Van de noodprocedure wordt gebruik gemaakt indien de Commissie en de ECB beide concluderen
dat een besluit tot steunverlening dringend is vereist in verband met de economische
en financiële houdbaarheid van de eurozone. Voor het aannemen van een dergelijk besluit
is een gekwalificeerde meerderheid van 85% van de uitgebrachte stemmen benodigd in
plaats van het standaardvereiste van onderlinge overeenstemming. Zodoende kan in acute
noodsituaties op een snelle manier een lening verstrekt worden.
Op de Europese Raad van 8 en 9 december 2011 heeft Finland een voorbehoud gemaakt
bij deze noodprocedure in verband met de Finse grondwet. Het Finse constitutionele
probleem was gelegen in het feit dat Finland als gevolg van de noodprocedure risico’s
zou kunnen lopen op leningen waarvoor Finland via de noodprocedure geen goedkeuring
zou hebben verleend. Om in dit knelpunt te voorzien is gezocht naar mogelijkheden
om met bestaande middelen de risico’s af te dekken. Dit gebeurt nu door op het moment
dat overgegaan wordt tot het verstrekken van een lening met de noodprocedure, een
deel van het kapitaal van het ESM te oormerken ter dekking van eventuele tegenvallers
op de met de noodprocedure overeengekomen lening. Het geoormerkte deel wordt «noodreservefonds»
genoemd en is van alle eurolanden die lid zijn van het ESM. Voor iedere met de noodprocedure
overeengekomen lening wordt een apart deel van het kapitaal van het ESM geoormerkt.
De oormerking vervalt in beginsel wanneer er na het gebruik maken van de noodprocedure
onderlinge overeenstemming is over een lening. Zodoende zullen er geen verschillende
noodreservefondsen zijn. Mocht er onverhoopt en tegen de verwachting in uiteindelijk
geen sprake zijn van onderlinge overeenstemming tussen de ESM leden over een lening
die eerder verstrekt is met de noodprocedure, dan blijft de oormerking voor die lening
bestaan tot het einde van die lening.
De omvang van de oormerking voor een lening zal afhankelijk zijn van de kredietwaardigheid
van het euroland waaraan de lening verstrekt wordt. Des te hoger de kredietwaardigheid,
des te lager is naar verwachting de benodigde oormerking. Indicatief is de verwachting
dat bij een lage kredietwaardigheid van CCC voor een lening van 5 miljard euro een
noodreservefonds van circa 0,3 miljard euro ingesteld zou worden ter dekking van eventuele
tegenvallers op de desbetreffende lening. Bij een hogere kredietwaardigheid van het
leningontvangende land zou de omvang van het noodreservefonds kleiner zijn.
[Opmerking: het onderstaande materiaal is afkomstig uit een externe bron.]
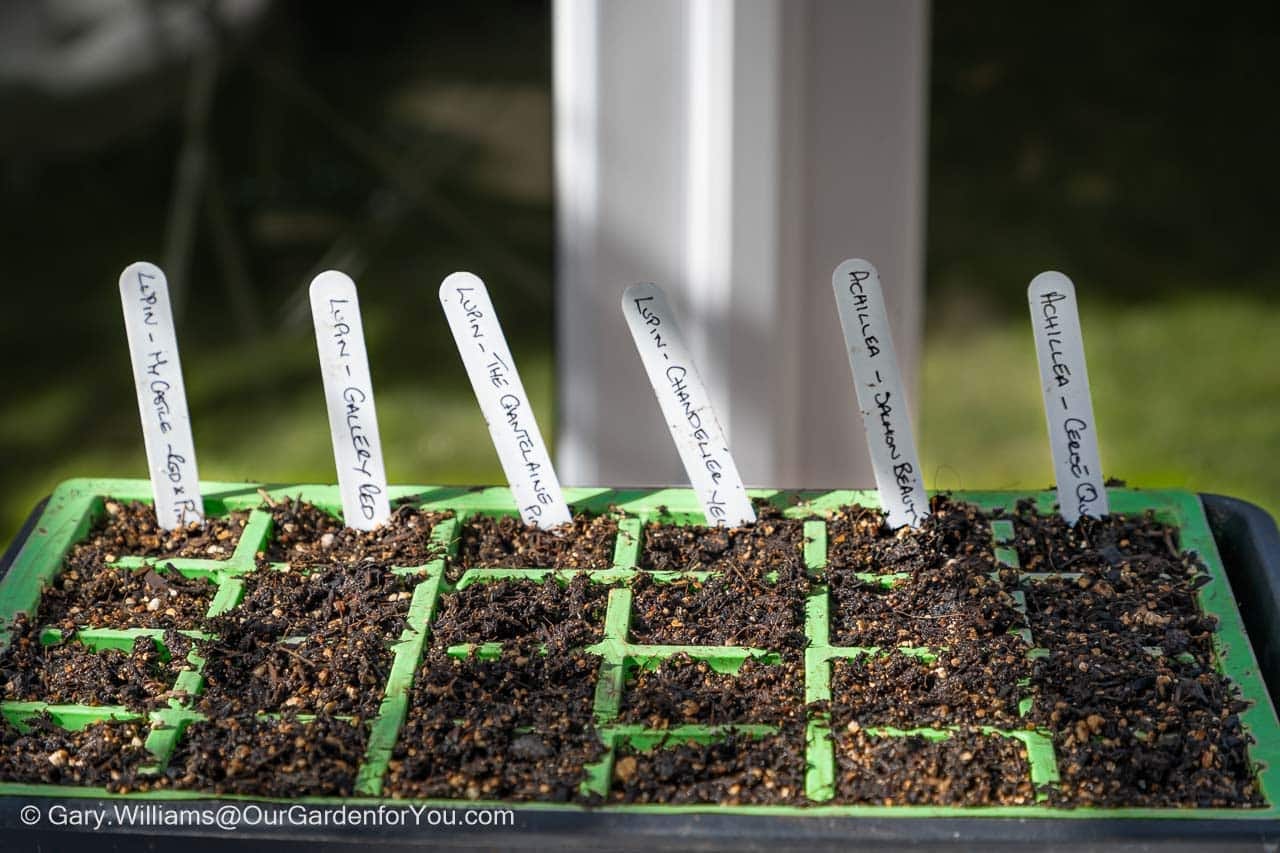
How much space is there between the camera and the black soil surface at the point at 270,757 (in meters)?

De middelen die geoormerkt worden in het noodreservefonds zijn dus alleen bruikbaar
voor de daaraan gekoppelde lening. Hiermee wordt de zekerheid op die lening groter.
Op andere leningen wordt de zekerheid wat kleiner omdat daarvoor minder kapitaal van
het ESM beschikbaar is. Dit kan enig effect hebben op de kredietwaardigheid van het
ESM en de financieringskosten waartegen het ESM kan lenen op de obligatiemarkt. Dit
betekent echter niet dat de leencapaciteit ook automatisch wordt beïnvloed. Het precieze
effect op de leencapaciteit van het ESM is uiteindelijk afhankelijk van de rating
en de financieringskosten die het ESM bereid is te accepteren voor de uitgifte van
zijn obligaties. De EFSF en de Commissie hebben positief geadviseerd over deze oormerking,
wat aangeeft dat het effect op de leencapaciteit van het ESM beperkt zal zijn.
Ik vertrouw erop u hiermee voldoende geïnformeerd te hebben.